In the wake of dismal retail sales, first-quarter GDP forecasts by the Atlanta Fed GDPNow model and the FRBNY Nowcast model ticked lower. Let’s investigate the details and compare the current estimates.

Nowcast Latest Forecast: 2.6 Percent — April 14, 2017

  • The FRBNY Staff Nowcast stands at 2.6% for 2017:Q1 and 2.1% for 2017:Q2.
  • Incoming data during the week lead to a reduction of the nowcast by 0.2 and 0.5 percentage point for 2017:Q1 and 2017:Q2, respectively.
  • The changes in the nowcast were mainly driven by a negative surprise from retail sales.
  • GDPNow Latest Forecast: 0.5 Percent — April 14, 2017

    The GDPNow model forecast for real GDP growth (seasonally adjusted annual rate) in the first quarter of 2017 is 0.5 percent on April 14, down from 0.6 percent on April 7. The forecast for first-quarter real consumer spending growth fell from 0.6 percent to 0.3 percent after this morning’s retail sales report from the U.S. Census Bureau and the Consumer Price Index release from the U.S. Bureau of Labor Statistics.

    Easy Forecast

    The impact of this week’s economic forecasts was easy to predict.

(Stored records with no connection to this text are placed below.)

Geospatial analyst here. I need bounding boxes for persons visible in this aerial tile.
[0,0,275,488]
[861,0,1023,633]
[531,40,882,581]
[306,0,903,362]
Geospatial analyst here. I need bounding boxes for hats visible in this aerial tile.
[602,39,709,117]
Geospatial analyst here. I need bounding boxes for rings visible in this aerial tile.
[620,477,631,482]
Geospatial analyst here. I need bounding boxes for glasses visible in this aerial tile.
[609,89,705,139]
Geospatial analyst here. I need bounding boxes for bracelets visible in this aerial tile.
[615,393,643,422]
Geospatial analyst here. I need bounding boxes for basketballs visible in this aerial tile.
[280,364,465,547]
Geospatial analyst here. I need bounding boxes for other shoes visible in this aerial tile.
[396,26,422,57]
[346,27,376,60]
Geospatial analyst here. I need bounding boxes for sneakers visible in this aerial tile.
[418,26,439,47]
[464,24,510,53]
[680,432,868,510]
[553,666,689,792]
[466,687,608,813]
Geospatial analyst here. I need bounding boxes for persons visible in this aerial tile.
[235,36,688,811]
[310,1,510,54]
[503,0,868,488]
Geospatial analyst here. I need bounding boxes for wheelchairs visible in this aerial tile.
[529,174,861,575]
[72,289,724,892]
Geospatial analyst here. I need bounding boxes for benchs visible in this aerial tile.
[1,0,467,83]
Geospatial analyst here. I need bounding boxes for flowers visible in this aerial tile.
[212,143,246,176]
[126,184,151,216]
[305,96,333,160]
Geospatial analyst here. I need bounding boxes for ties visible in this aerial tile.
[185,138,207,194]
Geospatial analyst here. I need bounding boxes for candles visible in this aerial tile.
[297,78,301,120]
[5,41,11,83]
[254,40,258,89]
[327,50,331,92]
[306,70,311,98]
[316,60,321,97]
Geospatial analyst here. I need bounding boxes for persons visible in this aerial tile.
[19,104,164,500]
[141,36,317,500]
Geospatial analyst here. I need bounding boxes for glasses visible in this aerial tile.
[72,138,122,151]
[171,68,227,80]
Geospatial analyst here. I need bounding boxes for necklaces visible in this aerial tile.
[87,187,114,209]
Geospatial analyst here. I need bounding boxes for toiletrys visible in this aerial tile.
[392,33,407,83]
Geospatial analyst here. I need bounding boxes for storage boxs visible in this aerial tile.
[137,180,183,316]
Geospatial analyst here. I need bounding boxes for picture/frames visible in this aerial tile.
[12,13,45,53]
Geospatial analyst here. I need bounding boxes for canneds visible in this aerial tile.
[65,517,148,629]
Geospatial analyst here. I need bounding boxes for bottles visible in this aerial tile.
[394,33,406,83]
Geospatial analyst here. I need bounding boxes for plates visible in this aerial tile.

    On April 12, in Import Prices Decline, Export Prices Rise: Impact on 1st Quarter GDP Estimates? I had this to say: “Effectively, import prices were flat as export prices rose 0.2% for the month. This will add a tick or so to GDP estimates for the first quarter but it will likely be at the expense of negative pressures for the second quarter.”

    The GDP Now model did tick up 0.1 percentage points on the import/export data, then declined 0.2 percentage points today on retail trade data.

    The GDP downgrade would have been worse had it not been for the CPI running well under consensus at -0.3% for the month.

    A week ago, in Six GDP Estimates: ZeroHedge, Mish, GDPNow, Nowcast, ISM, Markit I noted my April 3 prediction of 0.6% while commenting:

    The jobs report did not change my estimate.

    Next Friday, we have a trifecta of CPI, Retail Sales, and Business Inventories. Those reports can easily combine to move my forecast down to zero or back above one percent.

    My guess now is that something on the order of 0.5% is baked in the cake.